On 30 April, Selangor reports a high growth rate in new cases. Selangor recorded 27 new cases on 30 April.

On late-April, Ministry of Health had decided to end the Case 26/33 cluster which has no new cases for 28 days.

=== May 2020 ===
On 2 May, Selangor reported 63 new cases, highest since early-April. Total new cases of Malaysia had also risen back to 3-digit number of 105. A day later, an 82-year-old Malaysian man with hypertension and heart disease died in Sungai Buloh Hospital.

On 5 May, a 47-year-old Malaysian man was the new fatality. He was admitted into a private hospital earlier on 15 March and was transferred to intensive care unit (ICU) of Sungai Buloh Hospital after being tested positive. He spent 46 days in ICU. He developed thrombosis on 5 May and died at the same day.

On 6 May, another patient died from COVID-19; a 51-year-old man who has diabetes, hypertension and kidney disease. He was treated in Sungai Buloh Hospital.

On 11 May, one new death was recorded to Selangor: a 63-year-old Malaysian man. He has diabetes and liver cancer and was treated in Kuala Lumpur Hospital.

On 22 May, Selangor records 20 new cases and 1 death, after weeks of stabilized condition. The new deceased was a 65-year-old Malaysian man who have diabetes, hypertension and kidney disease and was treated in Sungai Buloh Hospital.

On 23 May, a new cluster was identified in Selangor; an immigration detention depot in Semenyih. 1,631 detainees and 121 staffs were tested as of the day and 21 is positive.

As cases rises, Selangor reports 46 new cases on 24 May, bringing the total to 1,776.

On 25 May, Malaysia reports 172 new cases nationwide, highest since 11 April. Most of the cases concentrated in Bukit Jalil Immigration Detention Depot of Kuala Lumpur, and Immigration Detention Depot in Selangor had also seen dramatic rise in cases. The next day, Malaysia reports 187 new positive cases, and Selangor's daily cases had also dropped. Kuala Lumpur surpassed Selangor in terms of total cases.
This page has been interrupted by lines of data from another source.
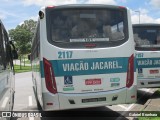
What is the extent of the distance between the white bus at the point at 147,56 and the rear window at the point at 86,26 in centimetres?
351

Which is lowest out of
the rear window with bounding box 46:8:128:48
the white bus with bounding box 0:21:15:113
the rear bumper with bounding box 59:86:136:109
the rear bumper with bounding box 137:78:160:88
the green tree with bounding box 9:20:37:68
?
the green tree with bounding box 9:20:37:68

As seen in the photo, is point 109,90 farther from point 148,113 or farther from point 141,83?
point 141,83

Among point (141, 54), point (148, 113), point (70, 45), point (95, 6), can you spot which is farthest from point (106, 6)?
point (141, 54)

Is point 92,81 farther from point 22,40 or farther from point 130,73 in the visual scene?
point 22,40

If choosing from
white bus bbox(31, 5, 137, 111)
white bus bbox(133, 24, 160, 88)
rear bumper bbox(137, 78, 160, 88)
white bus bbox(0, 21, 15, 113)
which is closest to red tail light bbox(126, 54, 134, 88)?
white bus bbox(31, 5, 137, 111)

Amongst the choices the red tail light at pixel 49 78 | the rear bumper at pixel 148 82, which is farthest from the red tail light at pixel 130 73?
the rear bumper at pixel 148 82

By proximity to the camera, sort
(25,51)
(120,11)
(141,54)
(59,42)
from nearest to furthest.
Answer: (59,42), (120,11), (141,54), (25,51)

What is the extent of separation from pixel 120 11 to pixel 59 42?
184 cm

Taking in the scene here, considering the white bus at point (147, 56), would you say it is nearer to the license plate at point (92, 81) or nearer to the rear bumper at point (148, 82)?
the rear bumper at point (148, 82)

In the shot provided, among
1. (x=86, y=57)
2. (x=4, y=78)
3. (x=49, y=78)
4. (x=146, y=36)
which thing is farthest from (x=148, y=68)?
(x=4, y=78)

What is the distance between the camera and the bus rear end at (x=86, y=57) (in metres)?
8.55

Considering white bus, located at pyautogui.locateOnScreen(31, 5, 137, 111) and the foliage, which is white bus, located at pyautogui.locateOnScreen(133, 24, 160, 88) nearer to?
white bus, located at pyautogui.locateOnScreen(31, 5, 137, 111)

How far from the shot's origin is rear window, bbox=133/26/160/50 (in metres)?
12.8

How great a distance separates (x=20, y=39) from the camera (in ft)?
297
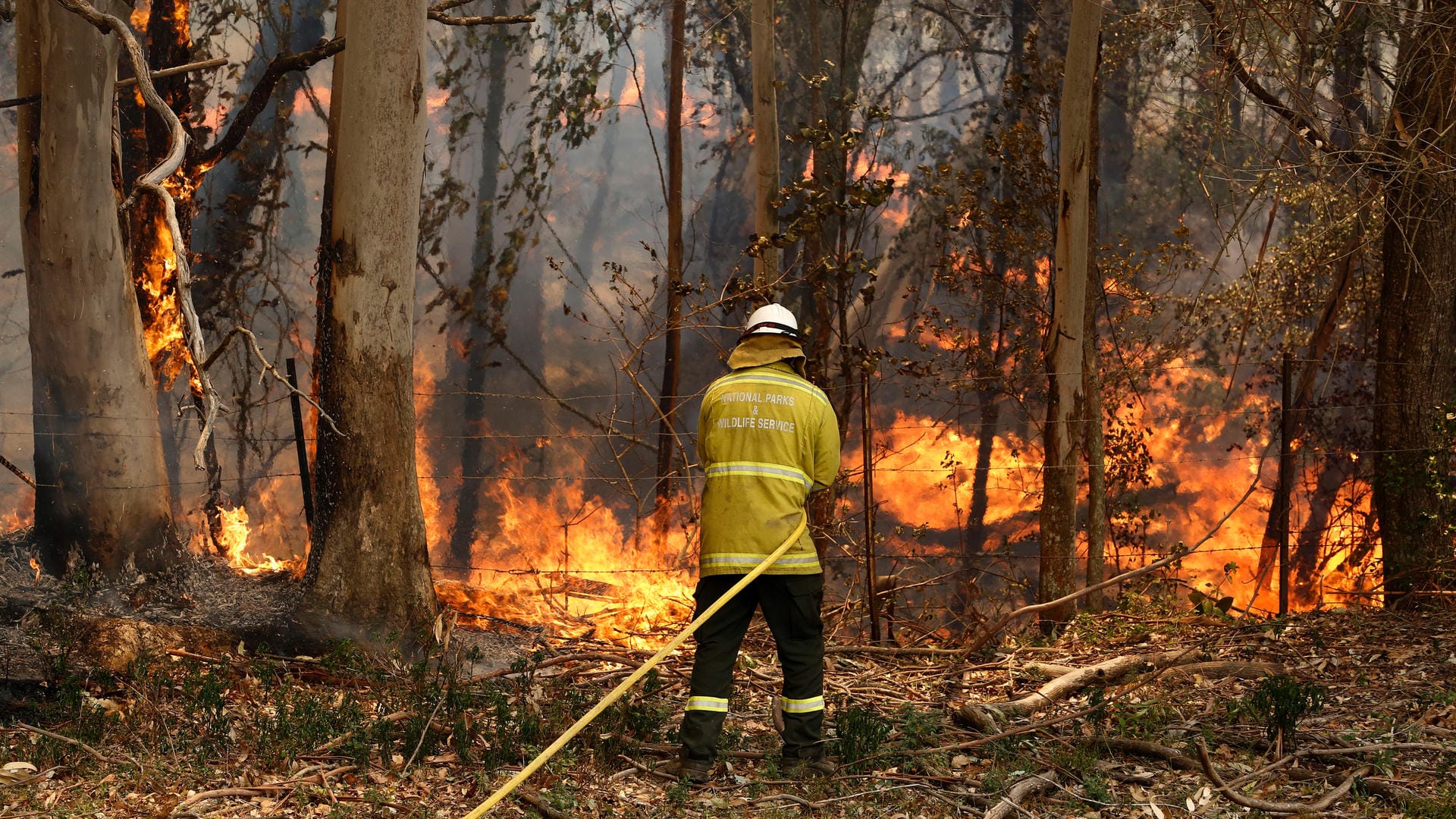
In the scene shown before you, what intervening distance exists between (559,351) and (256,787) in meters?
9.92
Condition outside Kuala Lumpur had stayed stable since 26 May, as cases inside Bukit Jalil IDD (Immigration Detention Depot) rises.

=== June 2020 ===
On 6 June, 1 more death was reported, a 79-year-old Malaysian woman. She is treated in Sungai Buloh Hospital.

On 10 June, 24th death of Selangor were recorded. The deceased was a 61-year-old Malaysian man. He died after almost three months of treatment in Sungai Buloh Hospital, and he had attended Tablighi Jamaat event in Masjid Sri Petaling in Kuala Lumpur on late-February. He was the latest Tabligh-related death in Malaysia.

On June–July, Most of Selangor's daily cases were imported.

Sabak Bernam, a district mainly of rural areas, had cleared all of the active cases and became the first district of Selangor to get rid of all active cases. Later, Hulu Langat, the former worst affected district of Malaysia, had cleared all of their active cases. Kuala Selangor and Kuala Langat also had got rid all of their active cases in late-June.

Due to new clusters in Sepang, the district saw rise in total cases.

=== July 2020 ===
On 4 July, Selangor recorded seven new cases. All of the new cases were returnees from Saudi Arabia.

=== August 2020 ===
On 1 August, Bukit Tiram cluster, which involved a religious center in Johor Bahru, Johor, had spread to Selangor. The one patient in Selangor was a person who stayed in the center from 16 to 19 July, and was confirmed positive on 1 August.

=== February 2021 ===
On 1 February, Selangor's "State Investment, Industry and Commerce, and Small and Medium Entreprises" (SMEs) chairman Teng Chang Khim has announced that the state's Chinese New Year celebration will be held online via social media due to the ongoing COVID-19 pandemic.